The Pike Circuit Court granted the motion to dismiss, finding Kailei was estopped from bringing the action because she had signed the affidavit naming Nathan as her child’s legal father. The court further noted Rodgers had not filed a petition to establish paternity.
But a divided panel of the Indiana Court of Appeals reversed that decision Wednesday, with Judge Patricia Riley writing for the majority that Nathan was not entitled to judgment as a matter of law. Noting the “irregular” paternity proceedings created “instability and confusion” in the child’s life, the majority nevertheless determined there was a material question as to whether Rodgers provided support for the child.
Riley pointed to testimony that Rodgers had been living with Kailei for eight months before the paternity hearing and providing financial support to the child during that time. If that were true, then he and the mother could file a petition to establish Rodgers’ paternity more than two years after the child’s birth pursuant to Indiana Code section 31-14-5-3.

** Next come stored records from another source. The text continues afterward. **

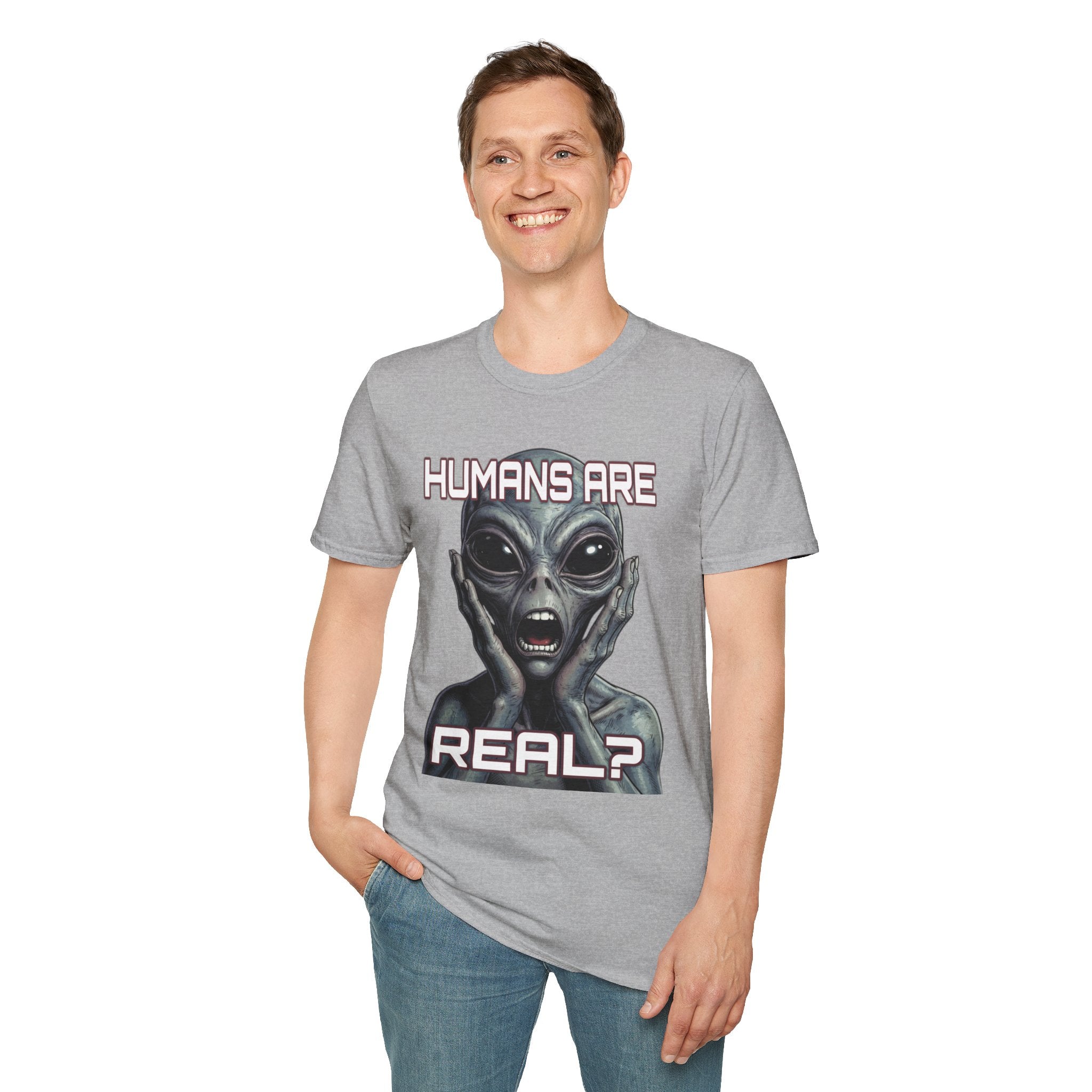 "Humans Are Real?" Graphic Tee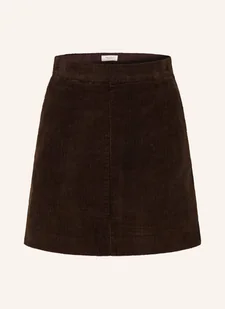 Part Two Spódnica Sztruksowa Lings braun - Spódnice - miniaturka - grafika 1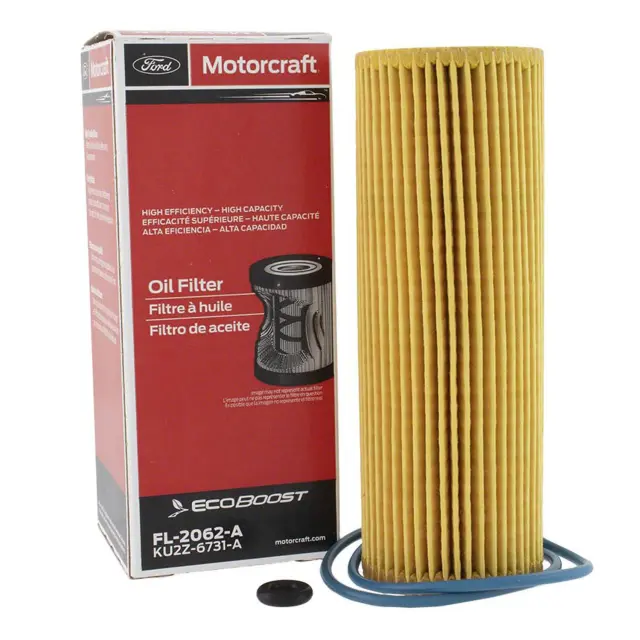 Engine Oil Filter Element - Ford (KU2Z-6731-A)
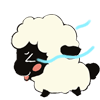 16 Super cute sheep funny animated emoticons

The majority joined by Judge Elaine Brown remanded the case for further proceedings, but Judge John Baker dissented based on I.C. 16-37-2-2.1(1). That statute holds that when a paternity affidavit has been executed, it cannot be rescinded short of fraud, duress, mistake or test results excluding the man in question as the father.
None of those factors were present in this case, Baker said, so I.C. 31-14-5-3 should not apply.
“To say that judicial action can trump a valid paternity affidavit even if the parties have not complied with Indiana Code section 16-37-2-2.1 is to render that statute meaningless, which is a result that should be avoided,” he said.
The case is In Re: The Paternity of I.I.P.: Kailei L. Poteet v. Justin Rodgers and Nathan T. Poteet, 63A01-1706-JP-1265.